November 16, 2024

Introduction to the Concept of Stress – Normal Stress


In this lecture, we introduce the concept of stress and the concept of normal stress. A YouTube video accompanying this lecture is given below.

Consider an element (member, or a mechanical part) shown in Fig. 1 below. An external axial force \vec{F} is acting on both sides of the element. We can safely assume that the weight of the element is much smaller than the applied external force (here, you should keep in mind that there is a difference between the weight and the mass of an object- what is the difference?). Now, let us perform a thought experiment that might not be realistic in practice, however, it can help us to better understand the concept of stress. Suppose that we are able to cut the element into two segments. Let us then ask ourselves the following question:

What are the conditions that will ensure that these two segments are in the static equilibrium?

Let us consider segment 1. Since there is an external force \vec{F} acting on the segment, there must be forces that counter act this force that keep this segment in the static equilibrium. Otherwise, the object will fly away pulled by the force \vec{F}. Indeed, there are forces that resist the action of the external forces. These forces are called internal forces, and they are actually induced by the external force \vec{F}. From the physical point of view, these internal forces are forces that one layer of material exerts on another layer of material (relate this to Newton’s third law). In our case, shown in Fig. 1, the internal forces of segment 1, are actually the forces that segment 2 is exerting on segment 1. Under the condition that the imaginary cut is relatively far away from the action point of the force F, we can safely assume that internal forces are uniformly distributed (they have equal magnitudes as shown in Fig. 1 below). You can also think of springs that connect segments 1 and 2. Once the external force F is applied, the spring will expand, and there will be internal forces in the spring.

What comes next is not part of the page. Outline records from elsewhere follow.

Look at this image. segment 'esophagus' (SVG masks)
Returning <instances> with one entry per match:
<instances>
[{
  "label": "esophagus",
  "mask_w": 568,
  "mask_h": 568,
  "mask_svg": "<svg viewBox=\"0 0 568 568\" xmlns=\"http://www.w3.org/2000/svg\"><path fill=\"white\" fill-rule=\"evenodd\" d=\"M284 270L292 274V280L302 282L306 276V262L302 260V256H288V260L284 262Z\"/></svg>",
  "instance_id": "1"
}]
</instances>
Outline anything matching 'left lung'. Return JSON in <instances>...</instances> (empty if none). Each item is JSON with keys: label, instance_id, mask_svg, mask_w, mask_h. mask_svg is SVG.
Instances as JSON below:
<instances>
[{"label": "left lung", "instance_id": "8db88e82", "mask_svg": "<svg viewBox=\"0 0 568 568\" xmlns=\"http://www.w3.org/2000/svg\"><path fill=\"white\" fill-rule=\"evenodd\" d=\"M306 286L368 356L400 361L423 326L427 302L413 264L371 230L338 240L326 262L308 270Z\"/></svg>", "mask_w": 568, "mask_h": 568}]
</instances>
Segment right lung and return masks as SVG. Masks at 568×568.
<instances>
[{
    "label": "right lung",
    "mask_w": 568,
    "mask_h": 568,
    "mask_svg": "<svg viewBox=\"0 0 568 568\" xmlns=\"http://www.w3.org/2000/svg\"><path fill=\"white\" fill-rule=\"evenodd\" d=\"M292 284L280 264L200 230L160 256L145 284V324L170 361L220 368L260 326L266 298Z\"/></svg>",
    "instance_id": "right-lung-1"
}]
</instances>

Fig 1: Imaginary cuts, internal forces, and the resultant of the internal forces.

Let us now consider again segment 1. From basic laws of statics, it follows that an internal force acting at an arbitrary point can be moved (translated) to point Q (and an additional moment of a couple needs to be added). This force translation is explained over here in more detail.

By moving all the internal forces to point Q, and by summing these forces, we obtain a resultant of the internal forces. Note here, that the moments of internal forces that result from internal forces translation to Q will cancel each other due to the assumption that the internal forces are uniform and equal. This resultant force is denoted by \vec{P}. Since the element is in the static equilibrium, its every segment and piece is in equilibrium. Consequently, the segments 1 and 2 are in static equilibrium. For segment 1 to be in equilibrium, the following condition needs to be satisfied

(1)   \begin{align*}\vec{F}+\vec{P}=0,\;\;   \vec{F} = - \vec{P} \end{align*}

That is, the intensities of the forces \vec{F} and \vec{P} are equal. That is P=F.

In this particular example, we assumed that the distribution of internal forces is uniform. This assumption is justified if the imaginary cut is relatively far away from the action point of the external force. In this case, normal stress is defined by

(2)   \begin{align*}\sigma=\frac{P}{A}= \frac{F}{A} \end{align*}

where A is the cross-section area of the element and \sigma is the normal stress symbol. The stress unit is Newton per meter squared, that is [N/m^{2}]. Stress is called normal since the internal force is perpendicular to the cross-section. In reality, the cross-section can assume any shape. For example, we can have a cylindrical object, with a circular cross-section. This case is illustrated in the figure below.

Fig 2: 3D representation of the normal internal force.

If the normal internal force is directed towards the cross-section, then stress is compressive, and otherwise, it is tensile.